Opinion

TikTok ban Congress’ latest moral panic

by Stephen L. Carter

We are living in the age of moral panic. We look around, we see a problem, and we rush to outlaw something. Ban TikTok! cry members of Congress. Ban social media for kids! says the state of Florida. Ban immigrants, ban hate speech, ban imports, ban union shops.

Part of what makes a moral panic a moral panic is that fear overwhelms any effort at moderation. Politicians follow the panic. And throughout the nation’s history, an awful lot of moral panics have involved foreigners. Today’s cases in point: The right’s view on immigration and the left’s on Russian election interference.

Back in the 1960s, the economist George Stigler famously wrote that passing a law does not solve a problem. He was arguing against government tendency to impose regulation without sufficient evidence — a process, wrote the future Nobel laureate, that tends to result in rules that are “capricious and arbitrary in high degree.”

In the proposed TikTok ban, we see both aspects of the problem: a lack of evidence and an arbitrary result. But that’s nothing new. Laws resulting from moral panics generally fit that model. And, once adopted, they’re tough to get off the books.

Consider a few examples.

Why are there tight limits to this day on foreign ownership of domestic U.S. air carriers? Blame a moral panic of the past. In the 1920s, Congress voted the first restrictions after Gen. Mason Patrick of the U.S. Army Air Service testified that the nation needed its own civilian aircraft in case they ever had to be called into service. (That was also, said Patrick, the only way to train the pilots we’d need if there was another war.) Later, in the Cold War atmosphere of the 1950s, national security experts issued ominous warnings of the consequences should adversaries have the freedom of American skies. The restrictions were tightened.

Or consider the rules prohibiting issuance of licenses to build nuclear power plants (or perform several other nuclear-related functions) to entities “owned, controlled, or dominated” by foreigners. The source is the same: moral panic. Ironically, the 1946 Atomic Energy Act, passed in the optimistic wake of World War II, placed few limits on foreign investment. The Senate report on the bill conceded that there was no effective way to keep nuclear knowledge from other nations, because the “book of nature” was available to all.

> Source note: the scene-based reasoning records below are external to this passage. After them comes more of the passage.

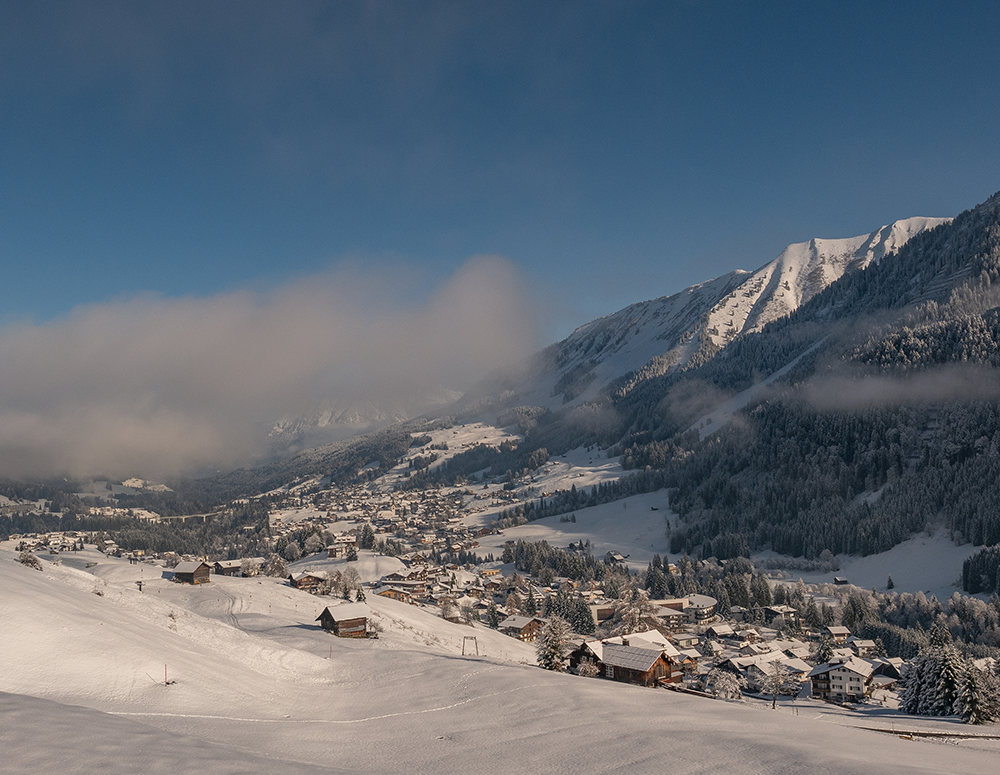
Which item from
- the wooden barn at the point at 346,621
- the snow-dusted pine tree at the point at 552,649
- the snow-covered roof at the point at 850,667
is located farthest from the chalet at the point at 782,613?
the wooden barn at the point at 346,621

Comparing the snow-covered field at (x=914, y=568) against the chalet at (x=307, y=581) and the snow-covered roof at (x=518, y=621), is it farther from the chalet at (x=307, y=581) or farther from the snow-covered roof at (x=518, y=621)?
the chalet at (x=307, y=581)

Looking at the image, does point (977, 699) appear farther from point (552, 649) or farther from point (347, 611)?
point (347, 611)

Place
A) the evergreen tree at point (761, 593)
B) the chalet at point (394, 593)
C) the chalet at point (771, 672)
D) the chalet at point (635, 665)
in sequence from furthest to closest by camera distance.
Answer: the evergreen tree at point (761, 593)
the chalet at point (394, 593)
the chalet at point (771, 672)
the chalet at point (635, 665)

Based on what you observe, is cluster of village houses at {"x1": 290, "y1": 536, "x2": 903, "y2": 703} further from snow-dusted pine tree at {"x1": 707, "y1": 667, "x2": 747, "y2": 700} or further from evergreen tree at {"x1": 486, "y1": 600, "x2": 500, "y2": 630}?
snow-dusted pine tree at {"x1": 707, "y1": 667, "x2": 747, "y2": 700}

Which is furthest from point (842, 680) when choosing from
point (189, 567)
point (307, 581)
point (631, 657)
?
point (189, 567)

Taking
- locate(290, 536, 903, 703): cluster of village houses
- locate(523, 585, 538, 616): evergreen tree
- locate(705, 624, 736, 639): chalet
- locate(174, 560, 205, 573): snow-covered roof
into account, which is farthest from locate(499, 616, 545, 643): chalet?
locate(174, 560, 205, 573): snow-covered roof
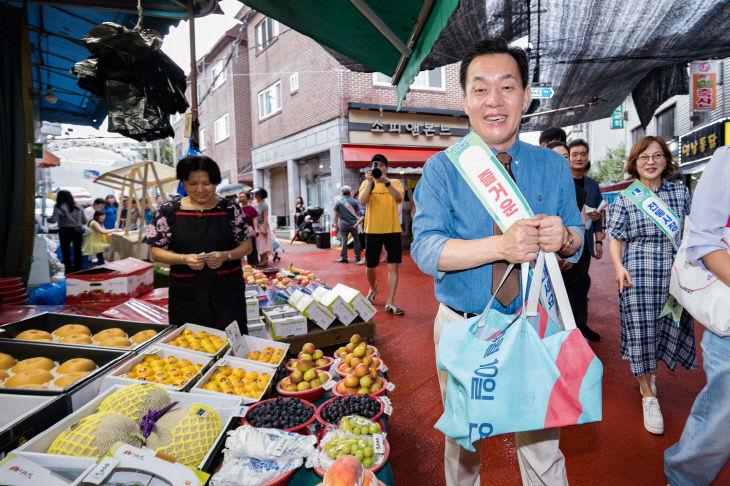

Then came the Cold War. After the Soviet Union successfully tested an atomic bomb in 1949, the U.S. was seized by fear of what the Reds would do next. In 1954, Congress extensively amended the 1946 statute. The new law did more than just ban foreign ownership. A license also could not be granted to any U.S. citizen “deemed to be undesirable from the national security viewpoint.”

The same panic had allowed, in 1950, the passage of a law giving the heads of certain federal departments almost total authority to suspend or fire employees “when deemed necessary in the interest of national security.” In practice, the “deeming” was often by the Federal Bureau of Investigation, which was not required to provide the evidence on which its judgment rested. Moral panic indeed. Of all these laws, only this last has been substantially weakened — the U.S. Supreme Court eventually narrowed the scope of the ability to fire those deemed security risks through an interpretation of the statute.

To be sure, not every moral panic about foreign influence results in lasting legal damage. Consider the temperance movement. As George Fisher of Stanford Law School details in his fascinating new book “Beware Euphoria,” the 19th-century temperance movement was deeply nativist, imbued with a sense that non-Protestant immigrants brought with them the corrupting influence of over-indulgence in alcohol. World War I gave the drive for prohibition further impetus, because drinking was seen as so … well … German. But of course, the 18th Amendment has been repealed.

The war on drugs, however, is another story. Today, despite widespread fears of Mexican fentanyl, the data show that 89% of traffickers are US citizens. But fears of foreign drugs are longstanding. A single example from Fisher’s book: One argument pressed against opium was the belief that the Chinese had brought it to our shores.

All of which brings us back to TikTok.

According to news reports, we’ve reached the point where legislators who’ll be voting on whether to ban the platform are being opposed by their own children. Young folks love it. But tomorrow they may love something else. Social media may be here to stay, but which platforms are popular is a matter of fashion. They have predictable life cycles. Whether or not the ban passes, within two or three years, a new platform will be the favorite.

That’s another problem with moral panics: The loudest voices are all too often the ones fighting yesterday’s war. But to borrow from Isaac Asimov, anybody can see the crisis once it arrives. The real service to the state is to detect it in embryo.

Stephen L. Carter is a Bloomberg Opinion columnist, a professor of law at Yale University.